While missions of Cuban doctors have been flying to other countries to support foreign health systems, Cuba itself is on lockdown, which began March 20, when, with just over 20 confirmed coronavirus cases, many workers began doing their jobs from home. Those have included musicians, who almost immediately began participating in the initiatives organized by the Ministry, the Music Institute and Cuban record label Egrem offering the program of concerts staged in artists homes and cultural centers in Havana and Santiago de Cuba.
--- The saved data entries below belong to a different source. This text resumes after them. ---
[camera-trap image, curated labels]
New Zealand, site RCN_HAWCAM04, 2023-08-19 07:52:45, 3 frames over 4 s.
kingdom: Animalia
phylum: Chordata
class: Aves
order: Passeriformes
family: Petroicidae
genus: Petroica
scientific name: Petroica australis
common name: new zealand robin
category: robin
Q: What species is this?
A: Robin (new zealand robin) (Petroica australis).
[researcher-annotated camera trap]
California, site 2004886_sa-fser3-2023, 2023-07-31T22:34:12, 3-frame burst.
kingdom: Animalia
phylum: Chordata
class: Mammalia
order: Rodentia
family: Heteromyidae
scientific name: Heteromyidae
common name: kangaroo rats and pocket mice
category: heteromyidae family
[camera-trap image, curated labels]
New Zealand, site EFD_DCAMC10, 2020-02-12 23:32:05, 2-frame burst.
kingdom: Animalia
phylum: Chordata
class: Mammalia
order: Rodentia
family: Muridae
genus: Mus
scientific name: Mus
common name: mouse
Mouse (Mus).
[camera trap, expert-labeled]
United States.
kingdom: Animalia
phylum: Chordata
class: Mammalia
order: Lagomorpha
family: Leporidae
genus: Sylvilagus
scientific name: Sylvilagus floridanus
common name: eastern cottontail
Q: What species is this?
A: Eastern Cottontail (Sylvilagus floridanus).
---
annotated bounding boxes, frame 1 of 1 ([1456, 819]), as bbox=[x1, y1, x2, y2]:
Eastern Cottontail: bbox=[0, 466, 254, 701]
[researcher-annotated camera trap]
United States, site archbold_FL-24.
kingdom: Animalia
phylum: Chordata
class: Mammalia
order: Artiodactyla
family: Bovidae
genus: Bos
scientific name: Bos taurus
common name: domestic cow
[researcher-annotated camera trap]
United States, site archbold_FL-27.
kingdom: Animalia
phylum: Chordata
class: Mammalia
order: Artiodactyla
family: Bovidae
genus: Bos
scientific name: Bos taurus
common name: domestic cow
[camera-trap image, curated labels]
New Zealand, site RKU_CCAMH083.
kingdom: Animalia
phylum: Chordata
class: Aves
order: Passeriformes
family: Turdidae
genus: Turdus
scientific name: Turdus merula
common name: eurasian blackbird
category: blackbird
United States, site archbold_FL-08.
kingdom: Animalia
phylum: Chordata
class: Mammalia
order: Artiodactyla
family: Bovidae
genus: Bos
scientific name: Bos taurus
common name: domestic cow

A variety of televised music classes are also broadcast every morning on television. And like others around the world, Cuban artists have been staging their own shows from their homes via social media. Others, like the young big band Orquesta Faílde in Matanzas, are also broadcast live on local radio to reach the many Cubans who do not have access to Internet.
For audiences outside of Cuba, the country’s live-streaming video offering, revved up by the stay at home order, is providing access to performances by a panorama of artists, many who are not well known to foreigners.
Performers have ranged from the rock group Zeus, to jazz percussionist Degnis Bofill, hip hop duo La Reyna y la Real and idiosyncratic folk singer Fernando Becquer. Watch performances here.
Omara Portuondo, who is six months away from her 90th birthday, has been particularly active on line, collaborating performing classic boleros like “Gracias a La Vida” and “Contigo en la Distancia,” whose lyrics now are even more emotional.
Other Cuban musicians have come together for an online festival, “Tuntruntu Pa´tu Casa.”
In a video recorded in his Havana home, Cimafunk covered Bill Withers’ “Lean On Me.” The Cuban funk artist also released a new song with Aymee Nuviola and Gonzalo Rubalcaba, who both live in South Florida.
Dance group Havana D’Primera recorded their coronavirus song, “Quiero Verte Otra Vez,” accompanied by a video with footage of some of the world’s best quarantine dancing, and a message for people all over Latin America to shelter at home.
Cuban icons Los Van Van, on the other hand, have released a new video celebrating the joy of longed-for Havana street life.